Because—if I did not love her, why was I going? That is easily answered. I was going because I suspected that all was not well with her. Why was Donna Giulia in retirement? Why was the villa at the disposition of the learned judge? Why was Sir John Macartney so guarded in his admissions, and why so desirous that I should not see Count Giraldi? Apart from my private grievance against that person, which, after all, was only based on surmise and the convictions of Virginia, I could see no possible reason why I should not meet him, but one. That was, that he was fallen a victim to Aurelia’s charms. And to a certain extent I felt that I should be responsible for that misfortune, for if I had never loved her she had never been in Florence; and if she had never been in Florence, she had never seen this accomplished, scoffing, cynical Tuscan.

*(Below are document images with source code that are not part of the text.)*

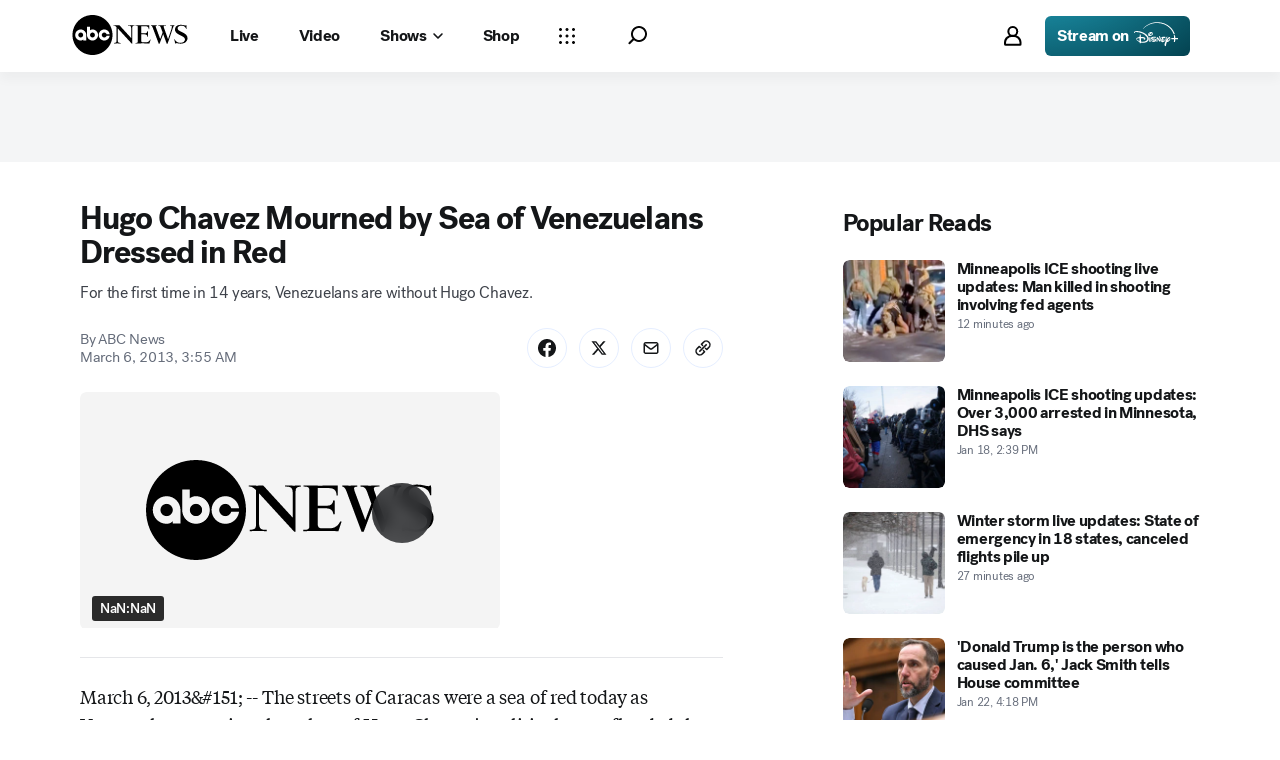

--- FILE ---
content_type: application/javascript
request_url: https://assets-cdn.abcnews.com/abcnews/3c1f91256c94-release-01-20-2026.4/client/abcnews/5741-4c886934.js
body_size: 3165
content:
(self.webpackChunkabcnews=self.webpackChunkabcnews||[]).push([[5741],{5500:function(e,t,n){"use strict";n.r(t),n.d(t,{__esModule:function(){return o},colorSchemes:function(){return i},styles:function(){return a},theme:function(){return s}});var r=n(52376),o=!0,i={dark:"theme-TKxag",light:"theme-aMvDO"},a=n.n(r)()({Badge:{QWb:"hBvCD",lIM:"fQMZM",qVv:"zRKnP",jkD:"UphcQ",OqY:"tVKun",xTE:"wVRrz",ewt:"cvDzE",xer:"sWWJW"},overlay:{RBs:"bzONk",CBj:"hHWKu"},promoted:{RBs:"XLEpQ",CBj:"ubMWZ"},standard:{RBs:"kWEHk",xHR:"oYTWU",kyf:"zTVBI",Gyp:"VEqts",CBj:"pBFGU"},demoted:{RBs:"pzxXD",CBj:"AbcH",fnS:"LRqoM"},xs:{GmX:"yHyni",fnS:"fQwFo"},sm:{GmX:"HqWz"},md:{GmX:"QDLUc",KDt:"bVept"},lg:{GmX:"qMEoq",KDt:"bVept"},xl:{GmX:"rOSgC"},split:{HhK:"QTIDU",zrQ:"lJafU",Hxt:"WPUk",KDt:"JFZsh",DBl:"GpQCA",uta:"fmKXo",BjL:"kdxzy",AvC:"pwCgh",iAe:"DPfIc",nog:"FYXmJ",uoJ:"mlCms",mxS:"AwtkC",rwf:"RdwBZ",oIk:"bClPk",Vif:"ActNw",mwQ:"LotOY",FvH:"wHZw"},gap:{KDt:"bVept"}}),s="theme-JfHmw"},55629:function(e,t,n){"use strict";t.__esModule=!0,t.Badge=void 0;var r=n(38416),o=n(70215),i=n(45697),a=n(50239),s=n(37984),l=n(538),c=n(5500),u=n(1056),d=n(85893),p=["backgroundLabel","textColor","className","label","level","limit","size","split","value","colorScheme","colorMode"];function f(e,t){var n=Object.keys(e);if(Object.getOwnPropertySymbols){var r=Object.getOwnPropertySymbols(e);t&&(r=r.filter((function(t){return Object.getOwnPropertyDescriptor(e,t).enumerable}))),n.push.apply(n,r)}return n}function m(e){for(var t=1;t<arguments.length;t++){var n=null!=arguments[t]?arguments[t]:{};t%2?f(Object(n),!0).forEach((function(t){r(e,t,n[t])})):Object.getOwnPropertyDescriptors?Object.defineProperties(e,Object.getOwnPropertyDescriptors(n)):f(Object(n)).forEach((function(t){Object.defineProperty(e,t,Object.getOwnPropertyDescriptor(n,t))}))}return e}var h=a.cnum,v=e=>e.toString().replace(/(\d)(?=(\d{3})+(?!\d))/g,"$1,"),w=e=>{var t,n,r=e.backgroundLabel,i=void 0===r?null:r,a=e.textColor,f=void 0===a?null:a,w=e.className,b=void 0===w?null:w,y=e.label,E=void 0===y?null:y,g=e.level,S=void 0===g?"standard":g,k=e.limit,O=void 0===k?null:k,D=e.size,L=void 0===D?"m":D,x=e.split,B=void 0!==x&&x,W=e.value,A=void 0===W?null:W,z=e.colorScheme,M=void 0===z?"light":z,R=(e.colorMode,o(e,p)),C=((e,t)=>{if(!e||""===e)return null;if("string"==typeof e)return e;var n=h(e);return Number.isNaN(n)?e:t&&n>t?"".concat(v(t),"+"):v(n)})(E||A,O);switch(S){case u.BADGE_LEVEL.OVERLAY:t=c.styles.overlay;break;case u.BADGE_LEVEL.PROMOTED:t=c.styles.promoted;break;case u.BADGE_LEVEL.DEMOTED:t=c.styles.demoted;break;case u.BADGE_LEVEL.CUSTOM:t=null;break;default:t=c.styles.standard}switch(L){case l.SIZES.XSMALL:n=c.styles.xs;break;case l.SIZES.SMALL:n=c.styles.sm;break;case l.SIZES.LARGE:n=c.styles.lg;break;case l.SIZES.XLARGE:n=c.styles.xl;break;default:n=c.styles.md}var j=[c.styles.Badge,c.theme,n,t,B&&c.styles.split,"dark"===M?c.colorSchemes.dark:c.colorSchemes.light,(L===l.SIZES.MEDIUM||L===l.SIZES.LARGE)&&c.styles.gap,b],N={};return i&&""!==i&&(N["--badge-bg"]=i),f&&""!==f&&(N["--badge-color"]=f),(0,d.jsx)(s,m({as:"div",className:j,"data-testid":"prism-Badge",label:C,size:L,style:N||null},R))};t.Badge=w,w.propTypes=m(m({},s.propTypes),{},{backgroundLabel:i.string,colorScheme:i.oneOf(["light","dark"]),level:i.oneOf(["overlay","standard","promoted","demoted","custom"]),limit:i.number,size:i.oneOf(["xs","s","m","l","xl"]),split:i.bool,value:i.oneOfType([i.string,i.number])})},1056:function(e,t){"use strict";t.__esModule=!0,t.BADGE_LEVEL=void 0,t.BADGE_LEVEL={CUSTOM:"custom",DEMOTED:"demoted",OVERLAY:"overlay",PROMOTED:"promoted",STANDARD:"standard"}},77379:function(e,t,n){"use strict";t.__esModule=!0,t.default=void 0;var r=n(55629);t.default=r.Badge,e.exports=t.default},1353:function(e,t,n){var r=n(50239),o=r.cnum,i=r.isObjLike;function a(e){return i(e)?o("w"in e?e.w:"width"in e?e.width:e,0,0):o(e,0,0)}e.exports=function(e,t){var n=a(e);return!n&&t&&(n=a(t)),n}},58460:function(e,t,n){var r=n(85893),o=n(67294),i=o.cloneElement,a=o.Children.map,s=n(1353),l=new(n(23249)),c=n(45697),u=n(93967);function d(e){var t,n,o,c,d,p=e&&e.breakpoint||[],f=e&&e.children,m=e&&e.windowWidth,h=u("ResponsiveWrapper",e&&e.className),v=e&&e.winSize,w=0,b=p.length||0;if(m=s(m,v),!b||!m||!f)return null;for(;w<b;w++)if(d=p[w],t=l[d])if(t.length>1){if(m>=t[0]&&m<=t[1]){n=d;break}}else if(m>=t[0]){n=d;break}return n?(o={layoutSize:n,windowWidth:m},c=a(f,(function(e){return i(e,o)}))):c=f,r.jsx("div",{className:h,"data-wrapping":f.type&&f.type.displayName,children:c})}d.propTypes={breakpoint:c.array,className:c.string,children:c.node,windowWidth:c.number},d.defaultProps={breakpoint:[],className:"",children:null,windowWidth:null},e.exports=d},35158:function(e,t,n){var r=n(61472),o=n(58460);e.exports=r(o)},25231:function(e,t,n){var r=n(67294).createElement,o=(new(n(23249))).LABELS,i=n(35158),a=n(58460);function s(e,t){var n=e.displayName||e.componentName||e.name||"AnonymousComponent",o=t&&t.breakpoint;function s(t){var n=t&&t.layoutSize,s=t&&t.windowWidth,l=t&&t.winSize,c=t&&t.breakpoint||o,u=t&&t.withWindowResize||!1,d=u||s||l,p=r(e,t);return n||!d?p:r(u?i:a,{windowWidth:s,winSize:l,breakpoint:c,children:p})}return s.displayName=`WithResponsiveWrapper(${n})`,s}s.LABELS=o,e.exports=s},61472:function(e,t,n){e.exports=n(37720)},37720:function(e,t,n){n(34155);var r=n(67294),o=n(45697).func,i=n(3896),a=n(8679),s=r.createElement,l=n(23279),c=n(50239),u=n(84967),d=c.cnum,p=c.mix,f=c.getGlobal,m=u.attach,h=u.detach,v=u.Rect2D,w=u.winRect,b={trailing:!0,wait:156,maxWait:384},y={attach:o,detach:o,update:o},E="onDebounceWinResize",g="winSize",S="windowWidth",k="windowHeight";e.exports=function(e,t){var n,r,o=e.displayName||e.componentName||e.name||"AnonymousComponent";function c(e){var t=d(e&&e.t,0),n=d(e&&e.l,0),r=d(e&&e.r,0),o=d(e&&e.b,0);this[g]=new v(t,r,o,n)}function u(){var e=w(),t={};return(e.w>=0||e.h>=0)&&(t=new c(e)),t}function O(){try{this.attach(),this.update()}catch(e){}}function D(){try{this.detach()}catch(e){}}function L(){var e,t,n=this,r=f();n&&(t=n.update,e=n[E],t&&!e&&(e=l(t,b.wait,b),n[E]=e,m(r,"resize",n[E])))}function x(){var e,t=this,n=f();if(t&&(e=t[E])){if("function"==typeof e.cancel)try{e.cancel()}catch(e){}h(n,"resize",e),delete t[E]}}function B(){var e,t,n,r=this;r&&r.setState&&(t=(e=u())[g],n=(n=r.state||{})[g]||{},("w"in t&&t.w!==n.w||"h"in t&&t.h!==n.h)&&r.setState(e))}function W(){var t=this,n=t&&t.props||{},r=(t&&t.state||{})[g]||n[g]||{},o=p({},n,!0,!1,!1,!0),i=d(o[S],0,0),a=d(o[k],0,0);return"w"in r||"h"in r||(i>0&&r.w!==i&&(r.l=r.r=0,r.w=i),a>0&&r.h!==a&&(r.t=r.b=0,r.h=a)),o[g]=r,o[k]=r.h,o[S]=r.w,s(e,o)}return n=new function(){var e=this;e.getInitialState=u,e.componentDidMount=O,e.componentWillUnmount=D,e.render=W,e.attach=L,e.detach=x,e.update=B},(r=i(n)).displayName="WithWindowResize("+o+")",r.baseComponent=e,r.contextTypes=y,a(r,e)}},5076:function(e,t,n){var r=n(89881);e.exports=function(e,t){var n;return r(e,(function(e,r,o){return!(n=t(e,r,o))})),!!n}},39693:function(e){e.exports=function(e){for(var t=-1,n=null==e?0:e.length,r=0,o=[];++t<n;){var i=e[t];i&&(o[r++]=i)}return o}},59704:function(e,t,n){var r=n(82908),o=n(67206),i=n(5076),a=n(1469),s=n(16612);e.exports=function(e,t,n){var l=a(e)?r:i;return n&&s(e,t,n)&&(t=void 0),l(e,o(t,3))}}}]);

I was not ashamed to confess that I still thought Aurelia the most beautiful woman in the world, the most heavenly in conversation as in person the most superb. All the old glamour was upon me still. I knew that I should be a child at her knees the moment I set eyes upon her again; I knew that I should be imparadised, longing after impossible goodness, filled with impossible joys. But I knew also that I did not desire her. She was sacred, she was so little of the earth that as well might one hope to wed a seraph, all compact of fire, as she. I set by her, in my mind’s eye, that passionate Virginia—that faithful, clinging, serving mate of what I knew were my happiest days. Ah, my sweet, lovely, loving wife! Virginia’s long kisses, Virginia’s close arms, her beating bosom, her fury of love, the meekness, obedience, steadfastness into which it could all be changed at a mere lift of my brows—ah, nuptial love, wedded bliss, the joys of home and the hearth, English joys! Virginia meant all this and more to me. I swore to myself that without her I could not live, that to deserve her I would renounce the world, my patrimony, my country, and that not even a changed Aurelia—changed from Seraph to calling Siren—could keep me from her side.
But Aurelia—Aurelia Gualandi, that delicate flower of Siena, that youngest of the angels, that fount of poesy—what of her? What had she to say to such a certainty as this of mine? In my mind’s eye I saw them stand together, she and Virginia, those two beautiful girls, Virginia a head the taller, proudly erect, with arms folded over her chest, and her dark brows forming a bar across her forehead. I saw her in white bodice and green petticoat, her arms and neck bare, her feet in old slippers, her black hair loosely coiled and stuck with a silver pin. I saw her hold herself aloof and dubious, proud and coldly chaste. “Call me and I come,” she seemed to say to me between her shut lips, “Call me and I follow you over the world like a dog at your heels. Send me into infamy and I go; expect me to woo you there and I will die sooner. Yours, if you will have me; nobody’s, anybody’s, if you will not!” In my fancy I could hear her very words, see her steady eyes, her pure and moving lips.